En cavale et sous le coup d’un mandat d’arrêt en 1980 pour « association subversive et appartenance à une bande armée », il s’est constitué prisonnier en 1989 et a été condamné à 5 ans et demi d’emprisonnement. Il avait intégré le groupuscule Terza Posizione, dont l’un des membres a été mêlé à l’attentat de Bologne. Dans un message amical posté sur Facebook, il a récemment rappelé à Frédéric Chatillon qu’il avait participé aux 25 ans du GUD à la Mutualité en 1993.

CÔTÉ PARLEMENT
Fin septembre, le RN a fait son grand retour au Sénat avec trois nouveaux élus. Le parti d’extrême droite a ainsi confirmé sa progression dans les zones rurales, où il a recueilli les voix de milliers d’élu·es locaux, souvent sans étiquette revendiquée.

UN ŒIL SUR LA RECHERCHE

 
Par Fabien Escalona
« La ruse suprême du diable est de faire croire qu’il n’existe pas », peut-on lire en introduction du dossier du dernier numéro de la revue Esprit. Intitulé « Nommer l’extrême droite », cet ensemble d’articles revient sur les tactiques et les complaisances qui ont contribué à euphémiser, dans l’espace public, la nature d’une force politique dont l’« imaginaire inégalitaire » est pourtant resté intact. 

Y figure une conversation entre trois universitaires – Cécile Alduy, Annie Collovald et Jean-Yves Pranchère – ayant tous travaillé, sous différents angles, sur la langue réactionnaire. L’échange permet notamment de bien cerner ce qui contribue à l’attraction du RN, en dépit de son héritage historique infamant, bien ancré dans un nationalisme de droite. 

D’abord, le RN brouille les repères en reprenant à la surface des termes relativement consensuels (« féminisme », « laïcité »…), pour leur donner dans le détail un contenu nationaliste et identitaire. Ensuite, explique Cécile Alduy, « la grande trouvaille du discours frontiste est de brancher les angoisses individuelles (le ressentiment, la colère, la peur) sur un discours concernant la disparition de collectifs »

« La force de ce récit, poursuit la chercheuse, est qu’il repose sur un schéma archétypal » supposant l’intervention d’un sauveur pour nous ramener à un âge d’or.

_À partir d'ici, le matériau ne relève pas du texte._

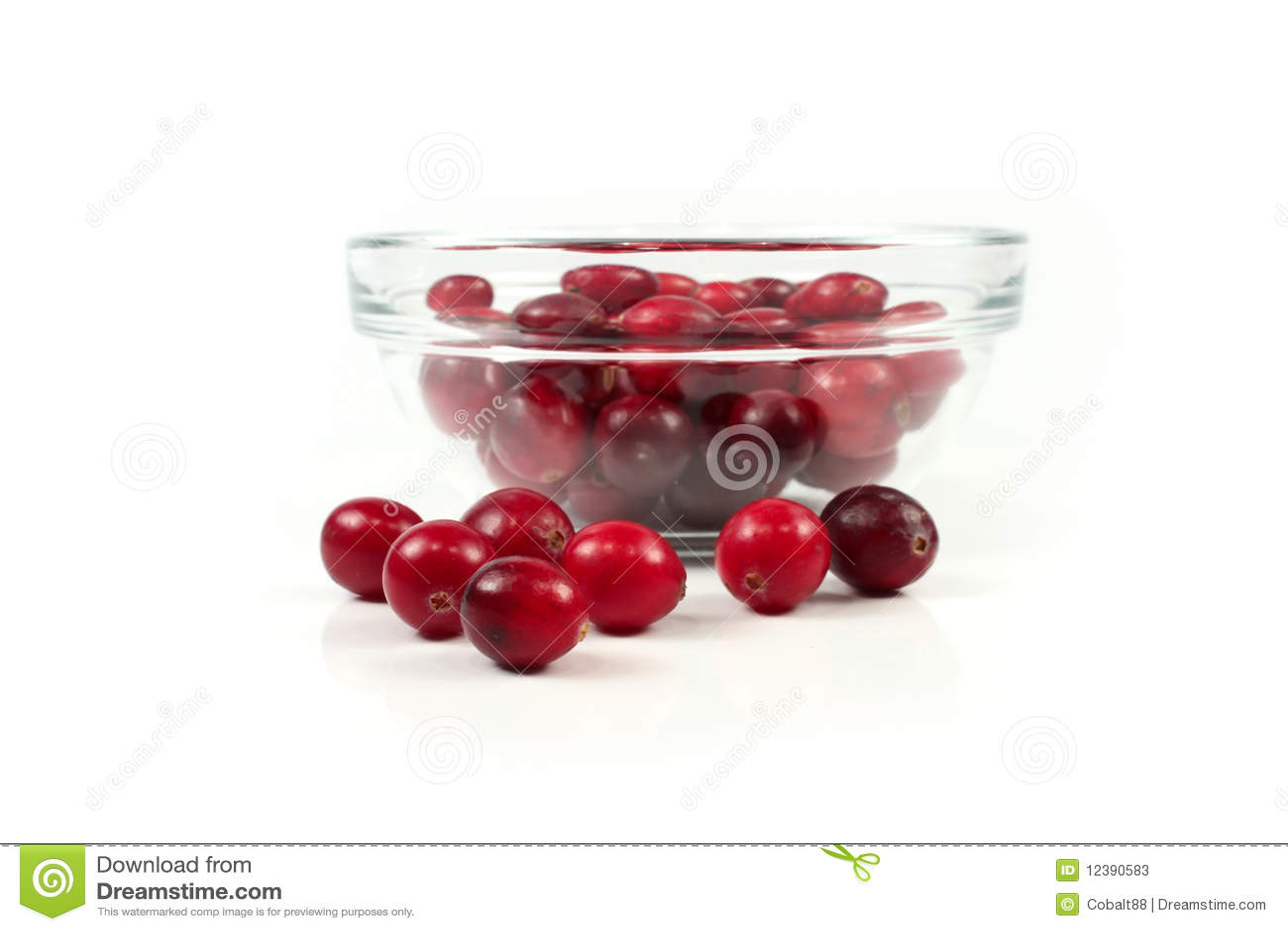 Röd white för cranberry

Quoique fantasmé, cet âge d’or ne semble pas si loin : il est celui de la société consumériste, et beaucoup plus homogène culturellement, des Trente Glorieuses.

Autrement dit, l’extrême droite contemporaine capture à son profit des valeurs diffusées par les élites nationalistes et capitalistes qui ont façonné nos États et nos sociétés. Loin de l’héroïsme et de la révolution anthropologique prônée par les fascistes du siècle passé, elle « propose, à des sujets frustrés par le néolibéralisme, de rester des “consommateurs souverains”, bénéficiant de compensations nationalistes au détriment des populations minoritaires », note Jean-Yves Pranchère.